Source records
────────────────────

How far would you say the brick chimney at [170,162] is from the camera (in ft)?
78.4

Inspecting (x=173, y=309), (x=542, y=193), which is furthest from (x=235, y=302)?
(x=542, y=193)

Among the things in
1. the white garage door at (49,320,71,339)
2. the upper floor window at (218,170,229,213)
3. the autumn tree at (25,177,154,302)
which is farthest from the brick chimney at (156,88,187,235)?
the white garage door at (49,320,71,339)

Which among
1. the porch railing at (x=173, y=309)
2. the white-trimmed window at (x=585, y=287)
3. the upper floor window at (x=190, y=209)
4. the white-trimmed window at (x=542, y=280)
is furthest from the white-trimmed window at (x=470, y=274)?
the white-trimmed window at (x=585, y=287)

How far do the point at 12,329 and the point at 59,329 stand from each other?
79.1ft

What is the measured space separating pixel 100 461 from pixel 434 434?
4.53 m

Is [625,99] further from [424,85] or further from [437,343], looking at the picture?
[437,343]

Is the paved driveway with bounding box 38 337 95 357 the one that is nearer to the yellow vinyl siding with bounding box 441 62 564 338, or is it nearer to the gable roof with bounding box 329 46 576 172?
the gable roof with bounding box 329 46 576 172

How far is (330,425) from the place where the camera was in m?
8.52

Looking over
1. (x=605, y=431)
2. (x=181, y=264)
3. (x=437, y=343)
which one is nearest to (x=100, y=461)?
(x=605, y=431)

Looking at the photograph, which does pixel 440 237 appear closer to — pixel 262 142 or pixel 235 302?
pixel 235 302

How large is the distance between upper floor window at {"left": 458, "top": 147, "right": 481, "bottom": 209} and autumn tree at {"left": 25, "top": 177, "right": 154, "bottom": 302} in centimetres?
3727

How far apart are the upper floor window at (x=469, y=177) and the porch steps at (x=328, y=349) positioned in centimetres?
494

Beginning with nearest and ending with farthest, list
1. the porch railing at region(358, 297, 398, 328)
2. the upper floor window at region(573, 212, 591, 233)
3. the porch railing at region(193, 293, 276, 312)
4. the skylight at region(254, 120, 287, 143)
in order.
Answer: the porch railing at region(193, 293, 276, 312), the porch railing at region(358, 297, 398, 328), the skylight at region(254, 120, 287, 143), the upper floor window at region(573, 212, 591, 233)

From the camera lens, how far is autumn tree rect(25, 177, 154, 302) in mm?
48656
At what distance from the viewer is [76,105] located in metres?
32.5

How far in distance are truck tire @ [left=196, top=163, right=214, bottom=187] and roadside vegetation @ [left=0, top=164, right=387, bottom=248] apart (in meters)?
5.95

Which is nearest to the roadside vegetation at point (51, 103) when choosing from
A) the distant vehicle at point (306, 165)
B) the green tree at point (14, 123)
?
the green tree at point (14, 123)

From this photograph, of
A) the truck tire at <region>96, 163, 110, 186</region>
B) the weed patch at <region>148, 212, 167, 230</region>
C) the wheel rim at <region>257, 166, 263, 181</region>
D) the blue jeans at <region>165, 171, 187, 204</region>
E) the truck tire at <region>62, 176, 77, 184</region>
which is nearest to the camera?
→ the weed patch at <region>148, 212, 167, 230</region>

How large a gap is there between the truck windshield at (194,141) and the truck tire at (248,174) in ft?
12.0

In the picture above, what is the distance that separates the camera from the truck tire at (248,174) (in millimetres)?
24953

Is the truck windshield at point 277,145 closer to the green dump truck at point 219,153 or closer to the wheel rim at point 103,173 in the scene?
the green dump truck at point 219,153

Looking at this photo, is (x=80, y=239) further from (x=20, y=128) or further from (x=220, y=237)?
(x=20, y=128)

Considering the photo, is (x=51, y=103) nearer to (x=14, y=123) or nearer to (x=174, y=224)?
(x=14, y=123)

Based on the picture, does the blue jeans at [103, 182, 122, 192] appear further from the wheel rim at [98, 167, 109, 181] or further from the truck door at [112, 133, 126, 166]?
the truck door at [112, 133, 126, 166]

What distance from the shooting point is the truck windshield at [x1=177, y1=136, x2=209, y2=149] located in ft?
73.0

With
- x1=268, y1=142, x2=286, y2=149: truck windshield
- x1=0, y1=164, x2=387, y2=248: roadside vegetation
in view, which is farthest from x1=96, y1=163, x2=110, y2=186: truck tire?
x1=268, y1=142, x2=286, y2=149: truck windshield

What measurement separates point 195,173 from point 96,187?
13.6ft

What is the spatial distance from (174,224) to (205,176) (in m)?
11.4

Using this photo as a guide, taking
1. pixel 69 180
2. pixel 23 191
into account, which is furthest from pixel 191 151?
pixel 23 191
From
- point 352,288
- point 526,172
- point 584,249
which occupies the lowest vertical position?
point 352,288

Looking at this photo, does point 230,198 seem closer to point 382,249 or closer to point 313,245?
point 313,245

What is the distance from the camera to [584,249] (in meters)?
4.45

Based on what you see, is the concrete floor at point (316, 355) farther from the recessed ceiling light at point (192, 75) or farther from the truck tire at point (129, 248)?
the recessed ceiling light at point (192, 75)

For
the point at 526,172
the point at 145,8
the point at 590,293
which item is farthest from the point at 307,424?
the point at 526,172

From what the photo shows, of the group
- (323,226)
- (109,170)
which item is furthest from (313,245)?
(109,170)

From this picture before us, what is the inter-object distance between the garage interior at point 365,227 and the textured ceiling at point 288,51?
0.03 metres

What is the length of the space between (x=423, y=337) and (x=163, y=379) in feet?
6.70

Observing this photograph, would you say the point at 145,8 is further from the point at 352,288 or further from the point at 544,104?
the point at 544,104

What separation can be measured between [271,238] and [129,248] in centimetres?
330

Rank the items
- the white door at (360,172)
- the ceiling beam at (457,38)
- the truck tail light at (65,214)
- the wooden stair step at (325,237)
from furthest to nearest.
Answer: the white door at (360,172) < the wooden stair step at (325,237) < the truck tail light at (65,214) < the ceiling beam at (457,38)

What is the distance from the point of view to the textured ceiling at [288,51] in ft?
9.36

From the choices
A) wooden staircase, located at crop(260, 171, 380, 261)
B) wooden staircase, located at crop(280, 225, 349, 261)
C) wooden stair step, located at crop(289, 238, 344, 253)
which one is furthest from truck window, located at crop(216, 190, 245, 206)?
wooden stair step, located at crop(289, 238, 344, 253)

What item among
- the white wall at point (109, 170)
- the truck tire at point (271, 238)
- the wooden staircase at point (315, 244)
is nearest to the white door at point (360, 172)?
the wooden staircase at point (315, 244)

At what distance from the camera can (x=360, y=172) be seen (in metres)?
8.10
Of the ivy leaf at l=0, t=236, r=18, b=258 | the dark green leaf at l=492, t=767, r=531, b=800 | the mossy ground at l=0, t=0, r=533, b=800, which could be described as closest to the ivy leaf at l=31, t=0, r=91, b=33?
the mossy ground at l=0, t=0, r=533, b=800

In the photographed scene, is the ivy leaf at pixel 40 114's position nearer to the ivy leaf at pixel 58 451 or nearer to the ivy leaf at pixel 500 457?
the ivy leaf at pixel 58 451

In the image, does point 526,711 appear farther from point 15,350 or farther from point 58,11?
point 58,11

────────────────────

Reproduce all the data word for word.

SOLUTION:
How far would you say the brick chimney at [170,162] is from the camera (in ft)?
78.4

Inspecting (x=173, y=309), (x=542, y=193), which is furthest from (x=235, y=302)?
(x=542, y=193)

Among the things in
1. the white garage door at (49,320,71,339)
2. the upper floor window at (218,170,229,213)
3. the autumn tree at (25,177,154,302)
which is farthest from the brick chimney at (156,88,187,235)?
the white garage door at (49,320,71,339)

Which among
1. the porch railing at (x=173, y=309)
2. the white-trimmed window at (x=585, y=287)
3. the upper floor window at (x=190, y=209)
4. the white-trimmed window at (x=542, y=280)
is furthest from the white-trimmed window at (x=470, y=274)?
the white-trimmed window at (x=585, y=287)

How far do the point at 12,329 and the point at 59,329 stand from each other?
79.1ft

What is the measured space separating pixel 100 461 from pixel 434 434?
4.53 m

Is [625,99] further from [424,85] or further from [437,343], looking at the picture?
[437,343]

Is the paved driveway with bounding box 38 337 95 357 the one that is nearer to the yellow vinyl siding with bounding box 441 62 564 338, or is it nearer to the gable roof with bounding box 329 46 576 172?
the gable roof with bounding box 329 46 576 172

How far is (330,425) from the place where the camera was in m?
8.52

Looking over
1. (x=605, y=431)
2. (x=181, y=264)
3. (x=437, y=343)
which one is nearest to (x=100, y=461)?
(x=605, y=431)

Looking at the photograph, which does pixel 440 237 appear closer to — pixel 262 142 or pixel 235 302?
pixel 235 302

How large is the distance between upper floor window at {"left": 458, "top": 147, "right": 481, "bottom": 209} and autumn tree at {"left": 25, "top": 177, "right": 154, "bottom": 302} in centimetres?
3727

How far apart are the upper floor window at (x=469, y=177) and the porch steps at (x=328, y=349) positioned in centimetres?
494

Beginning with nearest and ending with farthest, list
1. the porch railing at region(358, 297, 398, 328)
2. the upper floor window at region(573, 212, 591, 233)
3. the porch railing at region(193, 293, 276, 312)
4. the skylight at region(254, 120, 287, 143)
in order.
Answer: the porch railing at region(193, 293, 276, 312), the porch railing at region(358, 297, 398, 328), the skylight at region(254, 120, 287, 143), the upper floor window at region(573, 212, 591, 233)

From the camera lens, how far is autumn tree rect(25, 177, 154, 302) in mm?
48656
At what distance from the viewer is [76,105] located in metres?
32.5

How far in distance are truck tire @ [left=196, top=163, right=214, bottom=187] and roadside vegetation @ [left=0, top=164, right=387, bottom=248] apart (in meters)?
5.95

Which is nearest to the roadside vegetation at point (51, 103) when choosing from
A) the distant vehicle at point (306, 165)
B) the green tree at point (14, 123)
?
the green tree at point (14, 123)

From this photograph, of
A) the truck tire at <region>96, 163, 110, 186</region>
B) the weed patch at <region>148, 212, 167, 230</region>
C) the wheel rim at <region>257, 166, 263, 181</region>
D) the blue jeans at <region>165, 171, 187, 204</region>
E) the truck tire at <region>62, 176, 77, 184</region>
which is nearest to the camera?
→ the weed patch at <region>148, 212, 167, 230</region>

How large a gap is there between the truck windshield at (194,141) and the truck tire at (248,174) in ft?
12.0

In the picture above, what is the distance that separates the camera from the truck tire at (248,174) (in millimetres)?
24953

Is the truck windshield at point 277,145 closer to the green dump truck at point 219,153 or closer to the wheel rim at point 103,173 in the scene?
the green dump truck at point 219,153

Looking at this photo, is (x=80, y=239) further from (x=20, y=128) or further from (x=220, y=237)?
(x=20, y=128)

Considering the photo, is (x=51, y=103) nearer to (x=14, y=123) or nearer to (x=174, y=224)?
(x=14, y=123)

Based on the picture, does the blue jeans at [103, 182, 122, 192] appear further from the wheel rim at [98, 167, 109, 181] or further from the truck door at [112, 133, 126, 166]?
the truck door at [112, 133, 126, 166]

What distance from the shooting point is the truck windshield at [x1=177, y1=136, x2=209, y2=149] located in ft?
73.0

With
- x1=268, y1=142, x2=286, y2=149: truck windshield
- x1=0, y1=164, x2=387, y2=248: roadside vegetation
in view, which is farthest from x1=96, y1=163, x2=110, y2=186: truck tire?
x1=268, y1=142, x2=286, y2=149: truck windshield

What measurement separates point 195,173 from point 96,187?
13.6ft

What is the spatial distance from (174,224) to (205,176) (in m)?
11.4

Using this photo as a guide, taking
1. pixel 69 180
2. pixel 23 191
into account, which is furthest from pixel 191 151?
pixel 23 191
From
- point 352,288
- point 526,172
- point 584,249
which occupies the lowest vertical position?
point 352,288

Looking at this photo, does point 230,198 seem closer to point 382,249 or closer to point 313,245?
point 313,245

What is the distance from the camera to [584,249] (in meters)?
4.45

Based on what you see, is the concrete floor at point (316, 355) farther from the recessed ceiling light at point (192, 75) or farther from the truck tire at point (129, 248)?
the recessed ceiling light at point (192, 75)

For
the point at 526,172
the point at 145,8
the point at 590,293
which item is farthest from the point at 307,424?
the point at 526,172

From what the photo shows, of the group
- (323,226)
- (109,170)
which item is furthest from (313,245)?
(109,170)

From this picture before us, what is the inter-object distance between the garage interior at point 365,227 and the textured ceiling at point 288,51?
0.03 metres

What is the length of the space between (x=423, y=337) and (x=163, y=379) in feet?
6.70

Observing this photograph, would you say the point at 145,8 is further from the point at 352,288 or further from the point at 544,104?
the point at 544,104

What separation can be measured between [271,238] and [129,248] in centimetres?
330

Rank the items
- the white door at (360,172)
- the ceiling beam at (457,38)
- the truck tail light at (65,214)
- the wooden stair step at (325,237)
from furthest to nearest.
Answer: the white door at (360,172) < the wooden stair step at (325,237) < the truck tail light at (65,214) < the ceiling beam at (457,38)

What is the distance from the point of view to the textured ceiling at [288,51] in ft?
9.36

From the choices
A) wooden staircase, located at crop(260, 171, 380, 261)
B) wooden staircase, located at crop(280, 225, 349, 261)
C) wooden stair step, located at crop(289, 238, 344, 253)
which one is furthest from truck window, located at crop(216, 190, 245, 206)?
wooden stair step, located at crop(289, 238, 344, 253)

What item among
- the white wall at point (109, 170)
- the truck tire at point (271, 238)
- the wooden staircase at point (315, 244)
is nearest to the white door at point (360, 172)?
the wooden staircase at point (315, 244)

At what distance from the camera can (x=360, y=172) be seen (in metres)?
8.10
Of the ivy leaf at l=0, t=236, r=18, b=258 | the dark green leaf at l=492, t=767, r=531, b=800 | the mossy ground at l=0, t=0, r=533, b=800, which could be described as closest to the ivy leaf at l=31, t=0, r=91, b=33?
the mossy ground at l=0, t=0, r=533, b=800

In the photographed scene, is the ivy leaf at pixel 40 114's position nearer to the ivy leaf at pixel 58 451 or nearer to the ivy leaf at pixel 500 457?
the ivy leaf at pixel 58 451

In the image, does point 526,711 appear farther from point 15,350 or farther from point 58,11?
point 58,11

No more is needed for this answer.